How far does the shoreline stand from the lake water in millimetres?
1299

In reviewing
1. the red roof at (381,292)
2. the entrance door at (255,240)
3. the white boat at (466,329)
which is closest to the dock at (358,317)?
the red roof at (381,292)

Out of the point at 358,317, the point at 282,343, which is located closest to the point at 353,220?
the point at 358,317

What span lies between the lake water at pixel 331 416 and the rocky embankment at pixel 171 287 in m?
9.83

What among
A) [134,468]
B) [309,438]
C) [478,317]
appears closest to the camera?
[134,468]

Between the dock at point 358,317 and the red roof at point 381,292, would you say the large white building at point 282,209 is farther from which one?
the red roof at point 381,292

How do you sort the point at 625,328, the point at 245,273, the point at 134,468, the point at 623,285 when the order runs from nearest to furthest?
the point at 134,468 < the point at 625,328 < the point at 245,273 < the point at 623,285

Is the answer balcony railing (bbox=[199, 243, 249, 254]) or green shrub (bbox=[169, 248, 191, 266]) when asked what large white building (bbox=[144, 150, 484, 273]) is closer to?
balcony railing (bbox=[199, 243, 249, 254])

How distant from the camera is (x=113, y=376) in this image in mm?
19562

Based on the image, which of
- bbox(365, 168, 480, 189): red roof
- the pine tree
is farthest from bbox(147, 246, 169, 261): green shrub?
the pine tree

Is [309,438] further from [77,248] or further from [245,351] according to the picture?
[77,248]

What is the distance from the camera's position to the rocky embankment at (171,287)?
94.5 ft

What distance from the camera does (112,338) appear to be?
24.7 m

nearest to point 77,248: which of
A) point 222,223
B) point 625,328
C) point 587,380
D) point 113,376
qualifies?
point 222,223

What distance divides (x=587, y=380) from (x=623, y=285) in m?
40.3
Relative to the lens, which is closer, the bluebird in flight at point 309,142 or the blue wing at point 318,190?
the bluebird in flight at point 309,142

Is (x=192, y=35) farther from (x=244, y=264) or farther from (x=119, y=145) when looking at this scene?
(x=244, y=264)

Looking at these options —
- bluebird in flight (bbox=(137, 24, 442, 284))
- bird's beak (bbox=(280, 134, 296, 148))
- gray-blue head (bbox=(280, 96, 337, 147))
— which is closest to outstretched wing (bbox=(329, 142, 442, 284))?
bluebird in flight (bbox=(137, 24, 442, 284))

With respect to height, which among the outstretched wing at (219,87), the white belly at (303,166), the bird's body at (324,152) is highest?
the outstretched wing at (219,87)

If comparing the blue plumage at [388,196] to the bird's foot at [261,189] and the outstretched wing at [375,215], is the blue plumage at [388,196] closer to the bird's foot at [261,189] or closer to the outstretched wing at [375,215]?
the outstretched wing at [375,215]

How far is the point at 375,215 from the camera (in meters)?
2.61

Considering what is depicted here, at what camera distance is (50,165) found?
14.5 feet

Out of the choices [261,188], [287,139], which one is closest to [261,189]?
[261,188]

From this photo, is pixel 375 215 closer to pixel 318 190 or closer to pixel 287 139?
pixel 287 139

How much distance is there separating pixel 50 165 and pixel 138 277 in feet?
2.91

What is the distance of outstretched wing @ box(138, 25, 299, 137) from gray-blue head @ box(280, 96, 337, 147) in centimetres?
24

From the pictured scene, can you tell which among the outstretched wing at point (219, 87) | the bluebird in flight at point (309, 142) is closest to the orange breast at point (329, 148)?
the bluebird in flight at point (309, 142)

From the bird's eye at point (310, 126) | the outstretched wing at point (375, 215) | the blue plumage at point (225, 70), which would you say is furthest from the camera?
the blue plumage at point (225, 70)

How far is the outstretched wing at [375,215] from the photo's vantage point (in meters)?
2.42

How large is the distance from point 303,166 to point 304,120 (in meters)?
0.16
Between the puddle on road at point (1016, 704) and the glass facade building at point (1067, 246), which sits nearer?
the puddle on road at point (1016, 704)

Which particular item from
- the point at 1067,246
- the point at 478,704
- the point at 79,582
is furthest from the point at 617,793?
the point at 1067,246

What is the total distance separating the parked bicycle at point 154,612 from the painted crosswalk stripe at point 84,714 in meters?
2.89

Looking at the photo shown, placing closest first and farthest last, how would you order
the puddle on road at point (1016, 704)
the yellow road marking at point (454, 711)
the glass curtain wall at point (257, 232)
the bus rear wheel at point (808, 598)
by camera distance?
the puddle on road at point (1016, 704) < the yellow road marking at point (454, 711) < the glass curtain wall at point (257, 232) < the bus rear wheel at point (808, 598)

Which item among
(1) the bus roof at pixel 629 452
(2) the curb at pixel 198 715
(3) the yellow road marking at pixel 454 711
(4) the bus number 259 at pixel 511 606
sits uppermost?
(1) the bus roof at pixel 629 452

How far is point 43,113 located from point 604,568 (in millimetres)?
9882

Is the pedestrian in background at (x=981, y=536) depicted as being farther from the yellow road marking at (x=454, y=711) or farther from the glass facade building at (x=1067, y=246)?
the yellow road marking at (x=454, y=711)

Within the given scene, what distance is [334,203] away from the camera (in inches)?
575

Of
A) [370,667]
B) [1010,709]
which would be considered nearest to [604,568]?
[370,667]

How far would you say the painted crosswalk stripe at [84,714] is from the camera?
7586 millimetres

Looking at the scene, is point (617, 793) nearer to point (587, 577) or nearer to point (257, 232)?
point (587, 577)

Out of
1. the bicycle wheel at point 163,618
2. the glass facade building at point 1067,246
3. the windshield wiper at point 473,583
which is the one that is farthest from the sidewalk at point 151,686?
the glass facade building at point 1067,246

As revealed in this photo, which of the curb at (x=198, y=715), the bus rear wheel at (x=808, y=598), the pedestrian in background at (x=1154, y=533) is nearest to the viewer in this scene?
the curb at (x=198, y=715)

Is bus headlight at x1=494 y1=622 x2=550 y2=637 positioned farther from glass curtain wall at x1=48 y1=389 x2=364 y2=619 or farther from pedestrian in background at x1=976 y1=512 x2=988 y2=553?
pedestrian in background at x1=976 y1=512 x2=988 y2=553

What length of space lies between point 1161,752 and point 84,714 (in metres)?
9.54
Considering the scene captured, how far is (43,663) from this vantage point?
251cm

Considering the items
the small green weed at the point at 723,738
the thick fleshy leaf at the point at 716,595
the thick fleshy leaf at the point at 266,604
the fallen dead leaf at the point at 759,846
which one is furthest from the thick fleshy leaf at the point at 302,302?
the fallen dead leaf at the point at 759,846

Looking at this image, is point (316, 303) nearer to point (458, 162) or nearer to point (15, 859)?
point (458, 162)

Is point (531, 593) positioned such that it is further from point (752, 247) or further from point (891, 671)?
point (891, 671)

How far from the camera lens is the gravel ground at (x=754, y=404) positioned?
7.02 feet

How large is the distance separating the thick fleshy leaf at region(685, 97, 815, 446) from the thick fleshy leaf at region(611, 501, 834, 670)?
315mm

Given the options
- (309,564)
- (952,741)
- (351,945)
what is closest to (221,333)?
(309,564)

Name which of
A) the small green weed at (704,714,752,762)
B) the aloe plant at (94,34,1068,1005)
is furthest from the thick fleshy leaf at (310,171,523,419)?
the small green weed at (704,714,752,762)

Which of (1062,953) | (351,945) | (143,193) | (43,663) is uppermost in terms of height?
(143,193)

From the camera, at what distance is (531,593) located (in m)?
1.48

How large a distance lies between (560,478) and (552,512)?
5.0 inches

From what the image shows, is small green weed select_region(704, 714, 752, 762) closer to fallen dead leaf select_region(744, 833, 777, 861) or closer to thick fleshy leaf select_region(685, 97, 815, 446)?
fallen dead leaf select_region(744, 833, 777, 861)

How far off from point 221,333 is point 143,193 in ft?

Work to complete ▸ Write out every one of the lines above as a numbered list, skipping the blank ones.

Complete output ▸
1. How far does the shoreline stand from the lake water in millimetres?
2. 1299
3. In reviewing
4. 1. the red roof at (381,292)
5. 2. the entrance door at (255,240)
6. 3. the white boat at (466,329)
7. which is closest to the dock at (358,317)?
8. the red roof at (381,292)
9. Out of the point at 358,317, the point at 282,343, which is located closest to the point at 353,220?
10. the point at 358,317
11. What span lies between the lake water at pixel 331 416 and the rocky embankment at pixel 171 287 in m?
12. 9.83
13. What among
14. A) [134,468]
15. B) [309,438]
16. C) [478,317]
17. appears closest to the camera?
18. [134,468]
19. Between the dock at point 358,317 and the red roof at point 381,292, would you say the large white building at point 282,209 is farther from which one?
20. the red roof at point 381,292
21. How do you sort the point at 625,328, the point at 245,273, the point at 134,468, the point at 623,285 when the order runs from nearest to furthest?
22. the point at 134,468 < the point at 625,328 < the point at 245,273 < the point at 623,285
23. Is the answer balcony railing (bbox=[199, 243, 249, 254]) or green shrub (bbox=[169, 248, 191, 266]) when asked what large white building (bbox=[144, 150, 484, 273]) is closer to?
24. balcony railing (bbox=[199, 243, 249, 254])
25. How distant from the camera is (x=113, y=376) in this image in mm?
26. 19562
27. Based on the image, which of
28. - bbox(365, 168, 480, 189): red roof
29. - the pine tree
30. is farthest from bbox(147, 246, 169, 261): green shrub?
31. the pine tree
32. Is [309,438] further from [77,248] or further from [245,351] according to the picture?
33. [77,248]
34. What is the distance from the camera's position to the rocky embankment at (171,287)?
35. 94.5 ft
36. What distance from the camera does (112,338) appear to be?
37. 24.7 m
38. nearest to point 77,248: which of
39. A) point 222,223
40. B) point 625,328
41. C) point 587,380
42. D) point 113,376
43. qualifies?
44. point 222,223
45. What distance divides (x=587, y=380) from (x=623, y=285) in m?
46. 40.3
47. Relative to the lens, which is closer, the bluebird in flight at point 309,142 or the blue wing at point 318,190?
48. the bluebird in flight at point 309,142
49. Is (x=192, y=35) farther from (x=244, y=264) or farther from (x=119, y=145) when looking at this scene?
50. (x=244, y=264)
51. Looking at these options —
52. - bluebird in flight (bbox=(137, 24, 442, 284))
53. - bird's beak (bbox=(280, 134, 296, 148))
54. - gray-blue head (bbox=(280, 96, 337, 147))
55. — which is closest to outstretched wing (bbox=(329, 142, 442, 284))?
56. bluebird in flight (bbox=(137, 24, 442, 284))
57. With respect to height, which among the outstretched wing at (219,87), the white belly at (303,166), the bird's body at (324,152) is highest?
58. the outstretched wing at (219,87)
59. If comparing the blue plumage at [388,196] to the bird's foot at [261,189] and the outstretched wing at [375,215], is the blue plumage at [388,196] closer to the bird's foot at [261,189] or closer to the outstretched wing at [375,215]?
60. the outstretched wing at [375,215]
61. How far is the point at 375,215 from the camera (in meters)?
62. 2.61
63. Considering what is depicted here, at what camera distance is (50,165) found?
64. 14.5 feet
65. Out of the choices [261,188], [287,139], which one is closest to [261,189]?
66. [261,188]
67. From this photo, is pixel 375 215 closer to pixel 318 190 or closer to pixel 287 139?
68. pixel 287 139
69. How much distance is there separating pixel 50 165 and pixel 138 277 in feet?
70. 2.91
71. What is the distance of outstretched wing @ box(138, 25, 299, 137) from gray-blue head @ box(280, 96, 337, 147) in centimetres?
72. 24
73. From the pictured scene, can you tell which among the outstretched wing at point (219, 87) | the bluebird in flight at point (309, 142) is closest to the orange breast at point (329, 148)?
74. the bluebird in flight at point (309, 142)
75. From the bird's eye at point (310, 126) | the outstretched wing at point (375, 215) | the blue plumage at point (225, 70), which would you say is furthest from the camera?
76. the blue plumage at point (225, 70)
77. How far is the outstretched wing at [375,215] from the photo's vantage point (in meters)?
78. 2.42
79. How large is the distance from point 303,166 to point 304,120 (in meters)?
80. 0.16
81. Between the puddle on road at point (1016, 704) and the glass facade building at point (1067, 246), which sits nearer?
82. the puddle on road at point (1016, 704)
83. Which particular item from
84. - the point at 1067,246
85. - the point at 478,704
86. - the point at 79,582
87. is furthest from the point at 617,793?
88. the point at 1067,246
89. What is the total distance separating the parked bicycle at point 154,612 from the painted crosswalk stripe at point 84,714 in meters?
90. 2.89
91. Looking at the photo shown, placing closest first and farthest last, how would you order
92. the puddle on road at point (1016, 704)
93. the yellow road marking at point (454, 711)
94. the glass curtain wall at point (257, 232)
95. the bus rear wheel at point (808, 598)
96. by camera distance?
97. the puddle on road at point (1016, 704) < the yellow road marking at point (454, 711) < the glass curtain wall at point (257, 232) < the bus rear wheel at point (808, 598)
98. Which item among
99. (1) the bus roof at pixel 629 452
100. (2) the curb at pixel 198 715
101. (3) the yellow road marking at pixel 454 711
102. (4) the bus number 259 at pixel 511 606
103. sits uppermost?
104. (1) the bus roof at pixel 629 452
105. How far is point 43,113 located from point 604,568 (in millimetres)?
106. 9882
107. Is the pedestrian in background at (x=981, y=536) depicted as being farther from the yellow road marking at (x=454, y=711) or farther from the glass facade building at (x=1067, y=246)?
108. the yellow road marking at (x=454, y=711)
109. Within the given scene, what distance is [334,203] away from the camera (in inches)?
110. 575
111. Of
112. A) [370,667]
113. B) [1010,709]
114. which would be considered nearest to [604,568]?
115. [370,667]
116. How far would you say the painted crosswalk stripe at [84,714] is from the camera?
117. 7586 millimetres
118. Looking at the scene, is point (617, 793) nearer to point (587, 577) or nearer to point (257, 232)?
119. point (587, 577)
120. Out of
121. 1. the bicycle wheel at point 163,618
122. 2. the glass facade building at point 1067,246
123. 3. the windshield wiper at point 473,583
124. which is the one that is farthest from the sidewalk at point 151,686?
125. the glass facade building at point 1067,246
126. As revealed in this photo, which of the curb at (x=198, y=715), the bus rear wheel at (x=808, y=598), the pedestrian in background at (x=1154, y=533) is nearest to the viewer in this scene?
127. the curb at (x=198, y=715)
128. Is bus headlight at x1=494 y1=622 x2=550 y2=637 positioned farther from glass curtain wall at x1=48 y1=389 x2=364 y2=619 or farther from pedestrian in background at x1=976 y1=512 x2=988 y2=553?
129. pedestrian in background at x1=976 y1=512 x2=988 y2=553
130. What length of space lies between point 1161,752 and point 84,714 (in metres)?
131. 9.54
132. Considering the scene captured, how far is (43,663) from this vantage point?
133. 251cm
134. Considering the items
135. the small green weed at the point at 723,738
136. the thick fleshy leaf at the point at 716,595
137. the thick fleshy leaf at the point at 266,604
138. the fallen dead leaf at the point at 759,846
139. which one is furthest from the thick fleshy leaf at the point at 302,302?
140. the fallen dead leaf at the point at 759,846
141. Looking at this image, is point (316, 303) nearer to point (458, 162) or nearer to point (15, 859)?
142. point (458, 162)
143. Is point (531, 593) positioned such that it is further from point (752, 247) or further from point (891, 671)?
144. point (891, 671)
145. How far from the camera lens is the gravel ground at (x=754, y=404) positioned?
146. 7.02 feet
147. How large is the distance separating the thick fleshy leaf at region(685, 97, 815, 446) from the thick fleshy leaf at region(611, 501, 834, 670)?
148. 315mm
149. Given the options
150. - (309,564)
151. - (952,741)
152. - (351,945)
153. what is closest to (221,333)?
154. (309,564)
155. Name which of
156. A) the small green weed at (704,714,752,762)
157. B) the aloe plant at (94,34,1068,1005)
158. is furthest from the thick fleshy leaf at (310,171,523,419)?
159. the small green weed at (704,714,752,762)
160. Which of (1062,953) | (351,945) | (143,193) | (43,663) is uppermost in terms of height?
161. (143,193)
162. From the camera, at what distance is (531,593) located (in m)?
163. 1.48
164. How large a distance lies between (560,478) and (552,512)?
165. 5.0 inches
166. From what the image shows, is small green weed select_region(704, 714, 752, 762) closer to fallen dead leaf select_region(744, 833, 777, 861) or closer to thick fleshy leaf select_region(685, 97, 815, 446)?
167. fallen dead leaf select_region(744, 833, 777, 861)
168. How far off from point 221,333 is point 143,193 in ft?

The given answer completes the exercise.